The efforts to create Monongalia County Hospital, later to be named Mon General Hospital and eventually Mon Health Medical Center, to serve the medically indigent were spearheaded in the early 1920s by the volunteer Women's Hospital Association and officially sanctioned by the county government with the appointment of a voluntary board in 1923.[2] The county hospital was located in a portion of the County Poor House.
Mon General evolved from the county hospital. In 1943 the county appointed an independent board of directors to govern the facility, making it the voluntary hospital it is today.[3] In 1972, Mon General merged with the old St. Vincent Pallotti Hospital. In May 2017, the hospital was renamed Mon Health Medical Center.[4]
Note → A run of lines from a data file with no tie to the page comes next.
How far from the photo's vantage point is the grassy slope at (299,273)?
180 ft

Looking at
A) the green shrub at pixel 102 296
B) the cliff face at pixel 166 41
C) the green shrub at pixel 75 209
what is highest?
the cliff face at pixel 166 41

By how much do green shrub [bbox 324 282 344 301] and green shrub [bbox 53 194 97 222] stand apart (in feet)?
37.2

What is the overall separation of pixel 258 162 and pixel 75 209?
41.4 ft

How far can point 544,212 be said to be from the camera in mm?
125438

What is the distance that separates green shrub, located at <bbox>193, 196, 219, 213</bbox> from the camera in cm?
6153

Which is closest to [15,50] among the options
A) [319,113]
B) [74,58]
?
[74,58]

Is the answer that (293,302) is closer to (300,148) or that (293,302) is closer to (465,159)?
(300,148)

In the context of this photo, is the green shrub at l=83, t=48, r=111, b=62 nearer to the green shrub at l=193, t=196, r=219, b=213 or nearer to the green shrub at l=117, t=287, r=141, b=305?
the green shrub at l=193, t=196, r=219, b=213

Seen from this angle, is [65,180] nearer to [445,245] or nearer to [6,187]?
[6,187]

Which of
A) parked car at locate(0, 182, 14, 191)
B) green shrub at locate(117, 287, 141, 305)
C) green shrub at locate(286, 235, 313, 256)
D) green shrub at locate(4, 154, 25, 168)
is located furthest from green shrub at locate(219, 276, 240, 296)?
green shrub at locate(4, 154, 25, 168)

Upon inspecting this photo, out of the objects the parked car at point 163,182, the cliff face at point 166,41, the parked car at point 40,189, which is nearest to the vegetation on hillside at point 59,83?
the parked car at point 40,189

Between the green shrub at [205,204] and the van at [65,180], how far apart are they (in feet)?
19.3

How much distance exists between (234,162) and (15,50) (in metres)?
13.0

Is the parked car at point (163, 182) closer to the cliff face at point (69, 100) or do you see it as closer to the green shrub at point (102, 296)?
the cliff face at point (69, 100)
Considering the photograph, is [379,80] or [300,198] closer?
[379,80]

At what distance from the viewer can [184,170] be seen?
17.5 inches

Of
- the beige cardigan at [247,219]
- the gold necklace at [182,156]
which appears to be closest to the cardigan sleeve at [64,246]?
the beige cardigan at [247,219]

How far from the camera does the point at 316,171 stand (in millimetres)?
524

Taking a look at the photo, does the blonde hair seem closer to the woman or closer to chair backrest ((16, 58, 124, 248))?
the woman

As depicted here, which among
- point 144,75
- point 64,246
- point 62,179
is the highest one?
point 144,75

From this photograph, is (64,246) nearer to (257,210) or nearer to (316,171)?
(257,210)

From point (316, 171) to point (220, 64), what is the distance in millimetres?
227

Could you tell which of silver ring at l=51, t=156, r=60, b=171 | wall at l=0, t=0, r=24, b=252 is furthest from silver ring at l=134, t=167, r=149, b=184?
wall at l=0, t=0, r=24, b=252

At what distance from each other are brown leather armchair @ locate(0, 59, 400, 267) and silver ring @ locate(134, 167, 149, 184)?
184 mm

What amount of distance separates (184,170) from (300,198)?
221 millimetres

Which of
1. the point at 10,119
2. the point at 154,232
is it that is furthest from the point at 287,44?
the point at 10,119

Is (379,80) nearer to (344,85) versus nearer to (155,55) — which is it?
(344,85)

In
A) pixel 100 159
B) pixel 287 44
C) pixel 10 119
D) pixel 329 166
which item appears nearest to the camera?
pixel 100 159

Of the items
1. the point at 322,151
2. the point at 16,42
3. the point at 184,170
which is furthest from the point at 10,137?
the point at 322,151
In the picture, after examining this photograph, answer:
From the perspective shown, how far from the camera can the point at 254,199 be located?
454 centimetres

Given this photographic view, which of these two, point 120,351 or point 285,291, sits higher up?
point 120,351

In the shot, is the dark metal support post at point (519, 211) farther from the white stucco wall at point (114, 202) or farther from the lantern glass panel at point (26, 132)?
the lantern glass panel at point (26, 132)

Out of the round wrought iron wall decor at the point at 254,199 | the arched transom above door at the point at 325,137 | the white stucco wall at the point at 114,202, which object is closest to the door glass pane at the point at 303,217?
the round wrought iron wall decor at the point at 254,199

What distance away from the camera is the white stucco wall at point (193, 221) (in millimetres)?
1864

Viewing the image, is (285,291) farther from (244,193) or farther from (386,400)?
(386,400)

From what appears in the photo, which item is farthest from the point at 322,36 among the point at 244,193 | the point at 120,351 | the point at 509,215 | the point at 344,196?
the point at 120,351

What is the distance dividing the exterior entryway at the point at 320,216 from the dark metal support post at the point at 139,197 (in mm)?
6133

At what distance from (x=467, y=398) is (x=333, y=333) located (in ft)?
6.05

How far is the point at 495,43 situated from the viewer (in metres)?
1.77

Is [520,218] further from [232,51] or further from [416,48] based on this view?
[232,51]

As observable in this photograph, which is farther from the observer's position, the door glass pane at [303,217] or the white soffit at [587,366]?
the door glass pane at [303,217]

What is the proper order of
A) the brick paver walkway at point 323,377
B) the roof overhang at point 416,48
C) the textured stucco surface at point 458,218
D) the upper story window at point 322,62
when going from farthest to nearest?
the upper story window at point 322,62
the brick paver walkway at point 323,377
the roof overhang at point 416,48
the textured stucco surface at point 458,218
The present Mon Health Medical Center is located at 1200 J.D. Anderson Drive in Morgantown, WV. It was dedicated on Oct. 17, 1977. In July 2008, the hospital opened its new Hazel Ruby McQuain Tower, which features all private inpatient rooms, a Women's Imaging Center, a large Emergency Department, an expanded Imaging Department, and an Intensive Care Unit. The new tower was one part of a four-year expansion and renovation project, which was completed in December 2009. The project converted Mon General into a 100 percent all private in-patient room facility[5]
Affiliates
In addition to Mon Health Medical Center, Mon Health also includes The Village at Heritage Point (a retirement community), Monongalia Emergency Medical Services (an ambulance and 911 rescue service) and Mon Health Equipment and Supplies (a durable home medical supply company). Recent acquisitions also include Preston Memorial Hospital, a 25-bed critical access hospital (CAH) located in Kingwood, West Virginia and Stonewall Jackson Memorial Hospital, a 70-bed community hospital located in Weston, West Virginia.
References
- ↑ "Mon General has huge family," Celebrating 50 Years of Caring, The Dominion Post, April 26, 1994, p. 4
- ↑ Boyd, Lawrence. "Mon General 50 Years of Caring, 1943-1993," p. 10
- ↑ "Mon General has huge family," Celebrating 50 Years of Caring, The Dominion Post, April 26, 1994, p. 4
- ↑ mongeneral.com
- ↑ "Your guide to The Hazel Ruby McQuain Tower," Mon General, 2008.